Harry Burr iba por la playa de guijarros con la pistola semiautomática en una mano, enfocando su linterna hacia el bosque y las rocas en busca de algún atisbo de figuras huidizas, de algún rostro agazapado entre los árboles, o lo que fuera. Sabía que estaban en la isla; aún tenían el bote en la playa, y hamburguesas quemándose en el horno. También estaba casi seguro de que Ford no llevaba ningún arma, ya que de lo contrario la habría usado en el bar, o en el aparcamiento. En conclusión: el único que iba armado era él.
Murmuró una palabrota. Por alguna razón se habían enterado de su llegada. Probablemente hubieran oído el motor de su barco, que de noche alcanzaba hasta muy lejos en el agua. Aun así, seguía teniendo todas las cartas en la mano; los tenía acorralados en una isla pequeña, de la que no podían escapar por ningún medio, excepto en bote. Al barco no podían ir nadando; la marea subía muy deprisa, y las corrientes rodeaban la isla a varios nudos de velocidad. Se habrían visto arrastrados irremediablemente.

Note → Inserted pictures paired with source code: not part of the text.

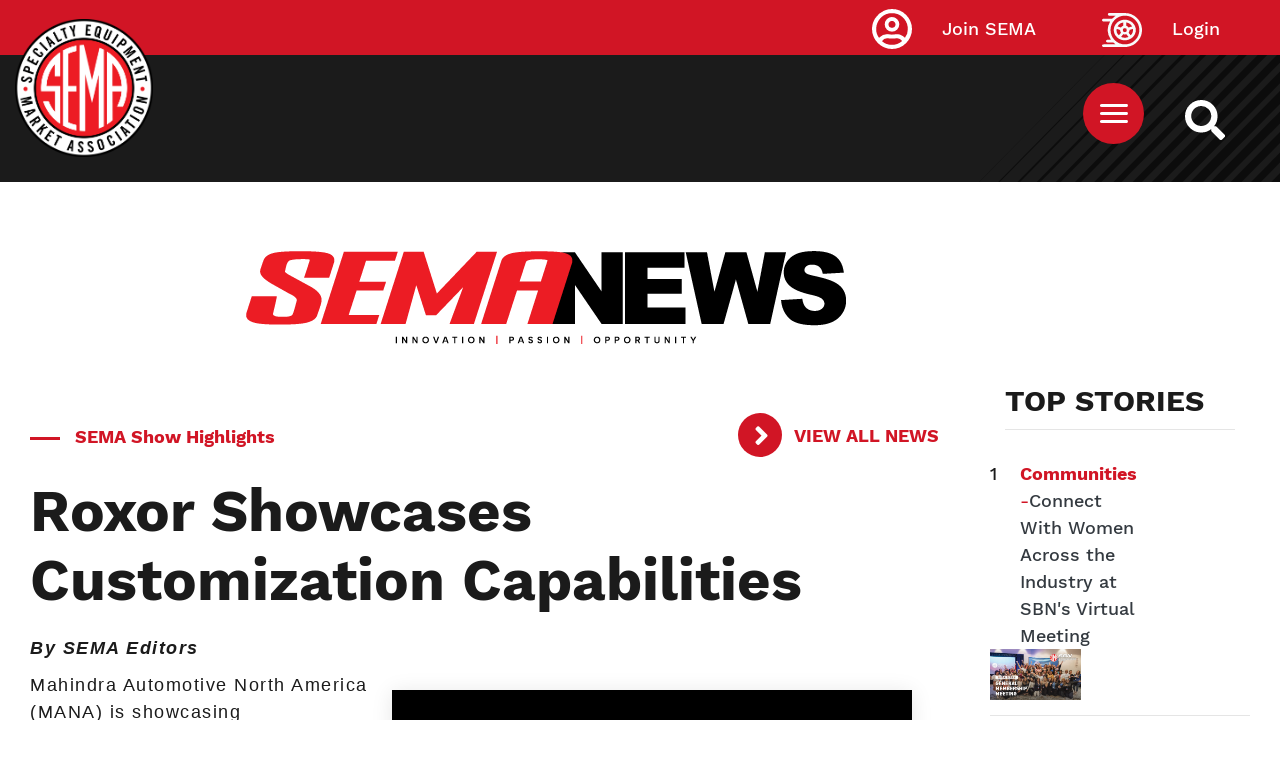

--- FILE ---
content_type: application/javascript
request_url: https://api.lightboxcdn.com/z9gd/43454/www.sema.org/jsonp/z?cb=1768781055601&dre=l&callback=jQuery112405809284043926985_1768781055584&_=1768781055585
body_size: 1023
content:
jQuery112405809284043926985_1768781055584({"success":true,"response":"N4IgLgziBcCMDsA2AHPZsAMBWLzEBYAaECAVwGNyBTCKaMAJ1KuIBMBDGEAIwHMAqbg37sANgB8AggAdpoqgFJuYQQFtBEfuW6DS.[base64].[base64].rDenoCAM5I.QwqLwAhzK0aa1sABIly2MUJt6sgB3hP2iDnNsCkduK5C2JwYRCwYiN5ut232ju9Ft-qoBg3tkD4WyhzF-qlTXVVDmDgtUIvsAD0GaosV1AE1s814y7QlwRpFRFIVRuFIKBiFENkXSnatbAATgcWDEFDLAAF9l3YRpWBgfAMFgE9QxQoA__","dre":"l"});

En la isla había dos botes: el de ellos y el de él.
No costaba mucho adivinar qué harían: tratar de llegar hasta uno de los dos. Lo primero era ponerlos a buen recaudo. Por la playa, Burr fue hasta allí donde estaba amarrado el bote de ellos dos. Se le ocurrió echarlo a la corriente, pero decidió que era peligroso, ya que significaba quedarse sin refuerzo en caso de que algo saliera mal. Lo que hizo fue coger la amarra y arrastrarlo hacia el bosque hasta dejarlo más o menos oculto. Después quitó los remos y los escondió en puntos muy alejados entre sí, en medio de las zarzas. Tardarían horas en encontrarlos. Ahora, a poner el suyo a salvo.
Una luz brusca sobre su cabeza lo hizo agacharse y dar media vuelta con la pistola preparada, hasta que se dio cuenta de que venía del cielo. La luna llena. Mientras la contemplaba, tuvo la impresión de que brotaba de su superficie un chorro muy brillante, que se extendía por el cielo nocturno. En el lado contrario apareció otro punto de luz. ¿Qué demonios sería aquello?
Nada, alguna nube rara que al pasar por delante de la luna creaba una ilusión óptica muy llamativa.
Raudo y silencioso, cruzó los árboles hacia el extremo norte de la isla, y llegó hasta su bote. Ahí seguía, tan tranquilo, bajo una luna cada vez más luminosa. Justo cuando iba a arrastrarlo y esconderlo, como el otro, tuvo una idea: dejarlo a la vista como cebo, y esperar oculto a que vinieran a buscarlo. Cuando echasen en falta su bote, irían a por el de Burr. ¿Qué alternativa tenían? No podían esconderse eternamente.
Se apostó detrás de un amasijo de rocas, al borde de la playa, y allí, bien protegido, se dispuso a esperar.
El cielo se iba iluminando paulatinamente. Miró hacia arriba, preguntándose qué narices le estaría sucediendo a la luna. La nube rara no dejaba de crecer; a decir verdad, no parecía una nube.
Se volvió, concentrándose en su problema, y esperó a que llegasen. Casi no tuvo que esperar: pocos minutos más tarde divisó una sombra que se movía por el límite del bosque. Levantó la Desert Eagle y encendió las miras láser internas, pero después lo pensó mejor y las apagó. No hacía falta asustarlos con los movimientos del puntito rojo. Los tendría bastante cerca para matarlos sin él.
Sin embargo, la silueta estaba sola. Era la chica. Ford no iba con ella.